血泪自栾阳眼角滚落,灼热如岩浆,剧痛几乎将他的神魂撕裂。
但他握着判官笔的手,稳如磐石。
他没有迟疑,笔锋蘸着自己的鲜血与墨,在虚空中一气呵成,写下四个扭曲而充满怨憎的古字——焚魂令源!
刹那间,他与凤印残片间的契约轰然成立!
那枚温润的玉片陡然变得滚烫,表面渗出丝丝缕缕的黑血,仿佛积压了百年的冤屈在此刻找到了宣泄的出口。
黑血扭动着,在半空中汇聚成一幕模糊而疯狂的画面。
龙床之上,先帝气息奄奄,面如金纸。
一个身穿太监总管服饰的男人跪在床前,正是年轻时的孙无病。
他叩首泣血,声嘶力竭:“陛下!老奴愿以贱命贱血,为大乾续运!求陛下恩准,让老奴为娘娘们……镇脉!”
画面一转,先帝已然驾崩。
新帝,也就是当今圣上,手持遗诏,眼中闪烁着与他年龄不符的阴鸷与狂热。
他提起朱笔,在“镇脉”二字上重重一划,改成了两个更加触目惊心的字——焚宫!
他亲手将火把扔进了那座囚禁了无数前朝妃嫔的冷宫,火光映照着他扭曲的笑容,仿佛在欣赏一场盛大的祭典。

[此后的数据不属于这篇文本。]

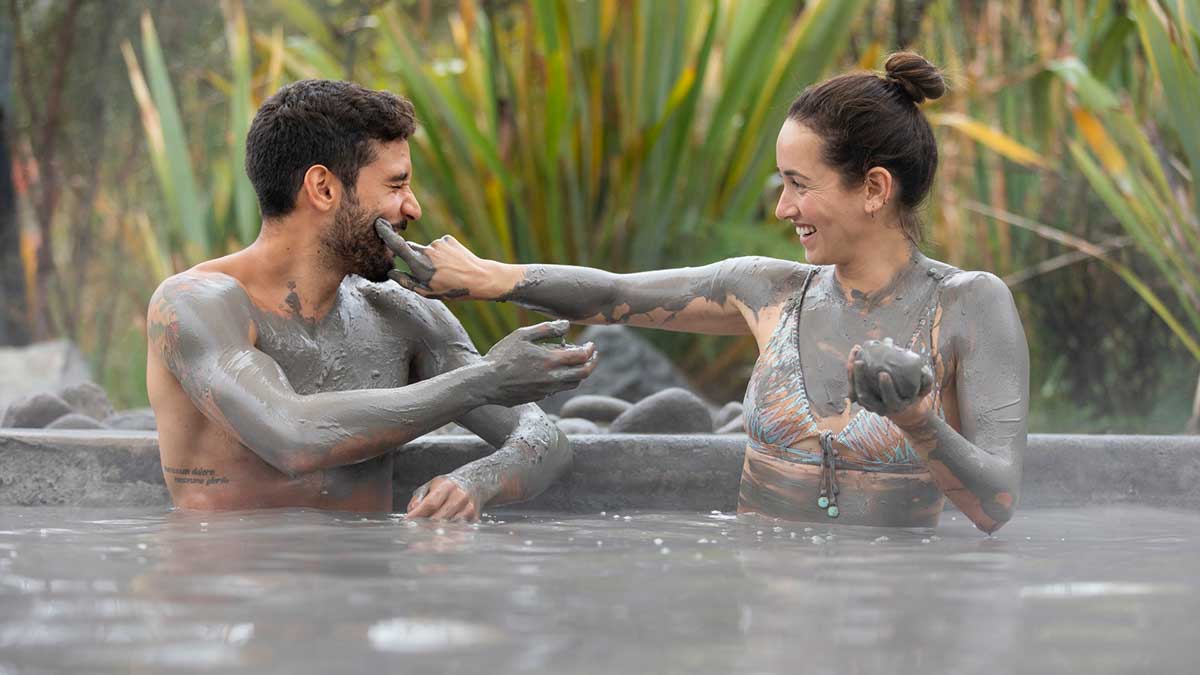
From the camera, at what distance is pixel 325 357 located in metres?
3.34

就在火焰吞噬一切的瞬间,一道细若游丝、却亮得刺眼的金丝拂尘,悄无声息地缠上了圣上的手腕。
一道阴冷尖细的声音在他耳边响起,带着无尽的怨毒:“……你烧了她们,我也烧了你。”
画面砰然碎裂!
栾阳脑中嗡的一声,一切都串联起来了!
孙无病根本没有死在地宫!
他用的是一种早已失传的禁术——替身傀儡术!
他将自己的寿元与魂魄,分寄在了那三百件金缕玉衣的碎片之上,每夜子时,借着皇陵龙穴中滔天的怨气苟延残喘,续命至今!

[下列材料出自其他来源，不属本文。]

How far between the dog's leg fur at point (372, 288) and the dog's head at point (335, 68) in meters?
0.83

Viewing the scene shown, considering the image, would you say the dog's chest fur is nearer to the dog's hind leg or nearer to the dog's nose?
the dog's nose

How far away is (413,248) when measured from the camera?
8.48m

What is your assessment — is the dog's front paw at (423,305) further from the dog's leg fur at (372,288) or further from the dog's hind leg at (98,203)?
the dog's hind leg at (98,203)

“他不在地宫……”贾蓉的声音虚弱地传来,仿佛用尽了最后一丝力气,“他在……‘影’里。”
栾阳猛然抬头,眼中血泪未干,杀意却已沸腾!
他指尖墨色流转,凝成一枚古朴的墨环,低喝一声:“墨缳,分魂!”
一缕稀薄的魂影从他天灵盖飘出,瞬间没入地下,顺着皇陵盘根错节的阴脉急速探查。
无数怨魂的嘶吼,无数碎片的低语,都无法阻挡他。
终于,他在阴脉的尽头,触碰到了一张由无数怨念编织而成的大网。
而这张网的核心,竟连接着一个活人的皮囊——一个盲眼的“影蝉”说书人!
就是他!
那日在茶馆里,用那把破锣嗓子传唱“火烧冷宫三百妃”的瞎子!
“原来如此,以人皮为舟,渡怨气之海。”栾阳眼中寒光一闪,判官笔重重一顿,五道形态各异的鬼影自图卷中浮现,正是五阴统御使!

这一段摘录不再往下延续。